### Task details
Read the lines below and count those that have the word "vuquangensis". Respond with the number only.

### Data for this task

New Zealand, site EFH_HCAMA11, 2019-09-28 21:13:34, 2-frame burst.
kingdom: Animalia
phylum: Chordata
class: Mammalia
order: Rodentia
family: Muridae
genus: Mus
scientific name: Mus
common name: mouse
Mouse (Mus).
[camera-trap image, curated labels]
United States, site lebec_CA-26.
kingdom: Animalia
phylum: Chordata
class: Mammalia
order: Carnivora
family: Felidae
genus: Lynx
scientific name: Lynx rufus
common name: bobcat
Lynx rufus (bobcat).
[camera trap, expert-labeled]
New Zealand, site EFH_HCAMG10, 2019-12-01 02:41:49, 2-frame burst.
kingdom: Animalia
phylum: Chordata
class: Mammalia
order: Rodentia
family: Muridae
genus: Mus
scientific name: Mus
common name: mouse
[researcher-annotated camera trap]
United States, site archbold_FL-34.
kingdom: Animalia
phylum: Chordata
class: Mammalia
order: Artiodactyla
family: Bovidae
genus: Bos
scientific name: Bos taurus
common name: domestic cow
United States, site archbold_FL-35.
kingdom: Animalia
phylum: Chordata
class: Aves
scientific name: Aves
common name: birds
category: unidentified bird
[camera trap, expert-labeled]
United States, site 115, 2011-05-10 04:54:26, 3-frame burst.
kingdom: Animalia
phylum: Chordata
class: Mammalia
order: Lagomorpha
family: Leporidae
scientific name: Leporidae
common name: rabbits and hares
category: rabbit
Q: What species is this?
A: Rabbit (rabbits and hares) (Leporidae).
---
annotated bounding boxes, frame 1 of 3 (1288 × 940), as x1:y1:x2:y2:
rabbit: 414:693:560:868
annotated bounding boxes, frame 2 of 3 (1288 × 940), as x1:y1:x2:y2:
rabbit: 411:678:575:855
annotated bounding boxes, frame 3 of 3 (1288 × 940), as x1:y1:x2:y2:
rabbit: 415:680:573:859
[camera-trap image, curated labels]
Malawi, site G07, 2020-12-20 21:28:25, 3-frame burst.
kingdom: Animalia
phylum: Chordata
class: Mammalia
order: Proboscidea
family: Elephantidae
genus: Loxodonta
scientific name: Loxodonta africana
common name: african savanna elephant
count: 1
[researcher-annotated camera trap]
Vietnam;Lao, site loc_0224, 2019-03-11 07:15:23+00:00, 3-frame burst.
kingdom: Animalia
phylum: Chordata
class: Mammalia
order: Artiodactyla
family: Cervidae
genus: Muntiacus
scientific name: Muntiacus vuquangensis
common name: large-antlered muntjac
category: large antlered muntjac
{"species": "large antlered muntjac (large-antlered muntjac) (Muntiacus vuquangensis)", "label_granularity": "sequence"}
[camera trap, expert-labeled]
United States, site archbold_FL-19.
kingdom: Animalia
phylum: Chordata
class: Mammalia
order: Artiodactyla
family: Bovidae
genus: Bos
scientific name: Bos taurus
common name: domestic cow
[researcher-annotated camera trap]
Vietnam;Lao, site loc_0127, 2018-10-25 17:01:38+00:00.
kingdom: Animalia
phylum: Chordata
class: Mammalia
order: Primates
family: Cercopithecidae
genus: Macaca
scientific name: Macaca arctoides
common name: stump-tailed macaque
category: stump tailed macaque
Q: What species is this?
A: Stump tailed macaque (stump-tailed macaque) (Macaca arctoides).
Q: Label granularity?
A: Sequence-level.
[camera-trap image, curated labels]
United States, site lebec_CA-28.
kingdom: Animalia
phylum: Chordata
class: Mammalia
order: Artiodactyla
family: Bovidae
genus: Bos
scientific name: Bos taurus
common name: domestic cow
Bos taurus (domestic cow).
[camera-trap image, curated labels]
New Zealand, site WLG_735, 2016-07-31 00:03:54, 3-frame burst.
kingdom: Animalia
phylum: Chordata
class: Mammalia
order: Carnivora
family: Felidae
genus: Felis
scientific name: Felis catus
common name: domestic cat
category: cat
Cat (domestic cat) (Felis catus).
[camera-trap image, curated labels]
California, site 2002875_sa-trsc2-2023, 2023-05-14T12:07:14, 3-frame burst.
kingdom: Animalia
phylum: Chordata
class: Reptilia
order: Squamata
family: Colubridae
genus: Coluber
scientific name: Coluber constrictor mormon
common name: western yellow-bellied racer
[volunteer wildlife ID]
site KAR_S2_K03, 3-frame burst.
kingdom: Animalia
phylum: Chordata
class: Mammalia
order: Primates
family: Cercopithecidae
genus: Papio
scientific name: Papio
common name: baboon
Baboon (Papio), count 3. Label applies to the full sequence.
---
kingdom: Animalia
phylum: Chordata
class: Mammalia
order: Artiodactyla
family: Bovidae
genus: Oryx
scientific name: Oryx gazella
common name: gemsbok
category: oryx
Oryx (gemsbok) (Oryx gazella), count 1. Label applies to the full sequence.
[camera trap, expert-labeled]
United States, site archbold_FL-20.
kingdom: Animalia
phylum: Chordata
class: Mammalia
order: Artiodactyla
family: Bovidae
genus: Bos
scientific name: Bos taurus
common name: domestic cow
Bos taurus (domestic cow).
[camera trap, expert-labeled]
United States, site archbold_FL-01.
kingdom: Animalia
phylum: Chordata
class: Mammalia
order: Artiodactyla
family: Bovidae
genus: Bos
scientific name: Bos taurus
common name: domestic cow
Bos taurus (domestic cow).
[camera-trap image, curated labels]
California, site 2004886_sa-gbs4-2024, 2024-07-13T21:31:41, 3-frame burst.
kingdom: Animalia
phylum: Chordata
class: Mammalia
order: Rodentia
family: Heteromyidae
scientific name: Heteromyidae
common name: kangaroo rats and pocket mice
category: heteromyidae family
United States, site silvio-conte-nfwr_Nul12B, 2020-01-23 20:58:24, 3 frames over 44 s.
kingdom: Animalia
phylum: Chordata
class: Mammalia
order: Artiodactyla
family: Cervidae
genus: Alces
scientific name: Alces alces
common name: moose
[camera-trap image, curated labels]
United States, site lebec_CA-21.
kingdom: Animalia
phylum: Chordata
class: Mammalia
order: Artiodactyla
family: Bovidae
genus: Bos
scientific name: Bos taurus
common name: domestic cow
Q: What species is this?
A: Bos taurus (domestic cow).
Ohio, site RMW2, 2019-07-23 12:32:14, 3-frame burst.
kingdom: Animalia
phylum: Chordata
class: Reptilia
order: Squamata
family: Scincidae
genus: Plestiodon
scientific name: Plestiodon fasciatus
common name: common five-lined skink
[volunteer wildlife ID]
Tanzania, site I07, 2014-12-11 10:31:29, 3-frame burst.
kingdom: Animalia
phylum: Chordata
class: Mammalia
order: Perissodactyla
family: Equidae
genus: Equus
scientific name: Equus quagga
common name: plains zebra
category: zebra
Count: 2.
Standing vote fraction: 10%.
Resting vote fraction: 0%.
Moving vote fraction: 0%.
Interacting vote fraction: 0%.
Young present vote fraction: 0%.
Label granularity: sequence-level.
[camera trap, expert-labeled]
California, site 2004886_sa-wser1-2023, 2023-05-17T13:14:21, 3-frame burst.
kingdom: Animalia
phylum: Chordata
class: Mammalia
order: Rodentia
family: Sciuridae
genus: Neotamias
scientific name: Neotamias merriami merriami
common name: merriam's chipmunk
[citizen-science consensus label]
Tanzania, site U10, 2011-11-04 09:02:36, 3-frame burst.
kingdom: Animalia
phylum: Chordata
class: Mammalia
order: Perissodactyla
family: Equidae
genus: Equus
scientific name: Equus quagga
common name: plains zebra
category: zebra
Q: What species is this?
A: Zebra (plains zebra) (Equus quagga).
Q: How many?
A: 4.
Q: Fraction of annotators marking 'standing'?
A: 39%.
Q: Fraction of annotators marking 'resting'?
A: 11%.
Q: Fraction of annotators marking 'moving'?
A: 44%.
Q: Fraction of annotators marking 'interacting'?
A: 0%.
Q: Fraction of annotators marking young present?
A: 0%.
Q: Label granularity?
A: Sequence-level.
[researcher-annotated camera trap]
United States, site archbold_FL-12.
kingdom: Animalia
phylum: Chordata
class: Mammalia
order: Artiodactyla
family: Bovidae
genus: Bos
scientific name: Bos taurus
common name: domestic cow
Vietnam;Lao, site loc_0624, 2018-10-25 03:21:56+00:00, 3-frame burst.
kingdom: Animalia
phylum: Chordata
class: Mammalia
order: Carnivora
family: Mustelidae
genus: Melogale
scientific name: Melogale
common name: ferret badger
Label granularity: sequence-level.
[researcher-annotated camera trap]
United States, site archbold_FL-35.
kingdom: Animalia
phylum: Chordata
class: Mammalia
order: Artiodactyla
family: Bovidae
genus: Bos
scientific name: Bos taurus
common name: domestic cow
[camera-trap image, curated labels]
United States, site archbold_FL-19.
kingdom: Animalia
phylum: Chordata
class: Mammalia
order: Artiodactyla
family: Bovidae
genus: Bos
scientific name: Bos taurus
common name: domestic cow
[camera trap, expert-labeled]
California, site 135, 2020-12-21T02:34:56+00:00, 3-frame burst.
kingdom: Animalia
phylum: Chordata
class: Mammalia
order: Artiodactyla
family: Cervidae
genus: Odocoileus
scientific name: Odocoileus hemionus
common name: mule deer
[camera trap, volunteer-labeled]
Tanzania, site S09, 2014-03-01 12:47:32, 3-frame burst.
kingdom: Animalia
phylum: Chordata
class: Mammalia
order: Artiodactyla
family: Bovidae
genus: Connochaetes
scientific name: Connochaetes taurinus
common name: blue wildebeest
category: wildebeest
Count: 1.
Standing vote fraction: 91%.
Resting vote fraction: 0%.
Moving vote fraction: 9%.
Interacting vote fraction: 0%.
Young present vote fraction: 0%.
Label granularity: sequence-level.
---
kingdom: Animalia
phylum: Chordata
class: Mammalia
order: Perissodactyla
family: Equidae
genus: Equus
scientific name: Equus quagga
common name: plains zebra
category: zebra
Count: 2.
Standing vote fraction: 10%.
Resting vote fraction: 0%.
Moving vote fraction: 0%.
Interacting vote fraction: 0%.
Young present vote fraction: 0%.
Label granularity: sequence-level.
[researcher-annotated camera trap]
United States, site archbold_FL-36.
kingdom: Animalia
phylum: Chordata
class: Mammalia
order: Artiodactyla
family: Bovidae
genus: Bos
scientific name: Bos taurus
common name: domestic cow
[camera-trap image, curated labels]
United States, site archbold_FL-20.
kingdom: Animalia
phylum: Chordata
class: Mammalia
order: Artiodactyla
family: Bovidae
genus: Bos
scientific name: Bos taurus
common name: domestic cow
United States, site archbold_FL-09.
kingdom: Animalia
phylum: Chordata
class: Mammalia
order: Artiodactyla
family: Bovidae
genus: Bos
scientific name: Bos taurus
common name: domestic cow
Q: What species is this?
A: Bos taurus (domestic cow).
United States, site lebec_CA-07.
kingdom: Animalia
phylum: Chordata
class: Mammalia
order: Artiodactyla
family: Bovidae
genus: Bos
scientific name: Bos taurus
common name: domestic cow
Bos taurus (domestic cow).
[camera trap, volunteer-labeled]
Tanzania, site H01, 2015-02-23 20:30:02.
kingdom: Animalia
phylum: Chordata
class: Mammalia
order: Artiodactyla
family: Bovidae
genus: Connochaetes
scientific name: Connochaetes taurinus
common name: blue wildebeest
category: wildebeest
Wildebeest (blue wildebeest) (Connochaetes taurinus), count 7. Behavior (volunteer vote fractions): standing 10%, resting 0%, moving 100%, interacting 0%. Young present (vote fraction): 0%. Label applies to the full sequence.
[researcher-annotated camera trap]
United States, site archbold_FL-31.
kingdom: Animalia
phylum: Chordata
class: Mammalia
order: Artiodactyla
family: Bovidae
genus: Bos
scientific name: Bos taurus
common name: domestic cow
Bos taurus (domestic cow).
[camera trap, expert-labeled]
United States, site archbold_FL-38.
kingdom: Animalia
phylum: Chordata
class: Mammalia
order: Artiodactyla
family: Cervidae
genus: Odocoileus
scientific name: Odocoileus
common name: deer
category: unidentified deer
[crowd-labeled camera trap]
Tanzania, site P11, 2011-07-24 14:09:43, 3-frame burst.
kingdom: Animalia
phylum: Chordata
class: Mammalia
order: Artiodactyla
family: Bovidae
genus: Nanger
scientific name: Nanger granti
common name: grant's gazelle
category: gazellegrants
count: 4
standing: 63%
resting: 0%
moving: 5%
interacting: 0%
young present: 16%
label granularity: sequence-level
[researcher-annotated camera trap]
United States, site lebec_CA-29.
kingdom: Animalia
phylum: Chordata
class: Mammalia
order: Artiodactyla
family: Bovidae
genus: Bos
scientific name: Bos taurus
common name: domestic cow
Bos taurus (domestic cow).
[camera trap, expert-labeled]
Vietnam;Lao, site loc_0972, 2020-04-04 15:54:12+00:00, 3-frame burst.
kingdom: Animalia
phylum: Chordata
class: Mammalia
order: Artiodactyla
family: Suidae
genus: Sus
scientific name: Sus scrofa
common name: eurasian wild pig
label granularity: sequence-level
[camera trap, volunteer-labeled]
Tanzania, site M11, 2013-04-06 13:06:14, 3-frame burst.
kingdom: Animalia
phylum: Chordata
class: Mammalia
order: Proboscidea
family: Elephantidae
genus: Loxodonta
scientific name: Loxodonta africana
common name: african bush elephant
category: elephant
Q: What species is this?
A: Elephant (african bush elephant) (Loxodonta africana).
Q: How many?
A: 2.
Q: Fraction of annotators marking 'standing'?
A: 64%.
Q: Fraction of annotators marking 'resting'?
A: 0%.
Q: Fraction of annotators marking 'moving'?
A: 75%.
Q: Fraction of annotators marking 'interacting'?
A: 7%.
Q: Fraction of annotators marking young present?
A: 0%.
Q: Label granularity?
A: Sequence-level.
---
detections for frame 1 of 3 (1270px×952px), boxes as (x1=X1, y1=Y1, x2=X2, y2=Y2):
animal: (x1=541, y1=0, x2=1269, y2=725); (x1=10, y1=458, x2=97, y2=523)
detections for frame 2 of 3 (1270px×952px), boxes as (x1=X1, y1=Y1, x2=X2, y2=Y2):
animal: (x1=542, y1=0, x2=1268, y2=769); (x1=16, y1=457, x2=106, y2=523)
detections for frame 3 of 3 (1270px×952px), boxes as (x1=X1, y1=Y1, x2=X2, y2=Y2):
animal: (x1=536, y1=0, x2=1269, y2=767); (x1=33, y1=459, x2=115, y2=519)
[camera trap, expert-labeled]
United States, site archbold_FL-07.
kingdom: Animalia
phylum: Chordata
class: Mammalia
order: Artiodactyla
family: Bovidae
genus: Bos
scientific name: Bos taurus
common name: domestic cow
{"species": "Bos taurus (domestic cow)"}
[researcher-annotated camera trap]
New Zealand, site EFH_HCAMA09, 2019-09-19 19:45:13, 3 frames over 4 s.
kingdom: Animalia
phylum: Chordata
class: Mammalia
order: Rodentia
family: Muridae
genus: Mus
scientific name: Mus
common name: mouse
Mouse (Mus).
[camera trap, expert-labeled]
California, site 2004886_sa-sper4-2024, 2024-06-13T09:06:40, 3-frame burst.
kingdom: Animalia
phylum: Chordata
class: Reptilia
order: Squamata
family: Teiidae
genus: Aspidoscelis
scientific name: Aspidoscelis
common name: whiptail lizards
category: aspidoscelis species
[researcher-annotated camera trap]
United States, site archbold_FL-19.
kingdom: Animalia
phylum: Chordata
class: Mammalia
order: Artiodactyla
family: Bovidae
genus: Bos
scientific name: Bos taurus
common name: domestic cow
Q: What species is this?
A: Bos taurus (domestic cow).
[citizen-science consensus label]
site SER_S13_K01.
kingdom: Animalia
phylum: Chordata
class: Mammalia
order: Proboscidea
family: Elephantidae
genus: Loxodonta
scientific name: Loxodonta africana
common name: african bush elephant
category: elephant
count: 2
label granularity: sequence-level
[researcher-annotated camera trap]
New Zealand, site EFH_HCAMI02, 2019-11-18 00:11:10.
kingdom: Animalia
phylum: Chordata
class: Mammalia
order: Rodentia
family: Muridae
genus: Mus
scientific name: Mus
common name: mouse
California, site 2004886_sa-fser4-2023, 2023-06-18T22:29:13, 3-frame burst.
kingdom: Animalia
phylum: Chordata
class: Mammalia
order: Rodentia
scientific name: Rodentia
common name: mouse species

### Task response
2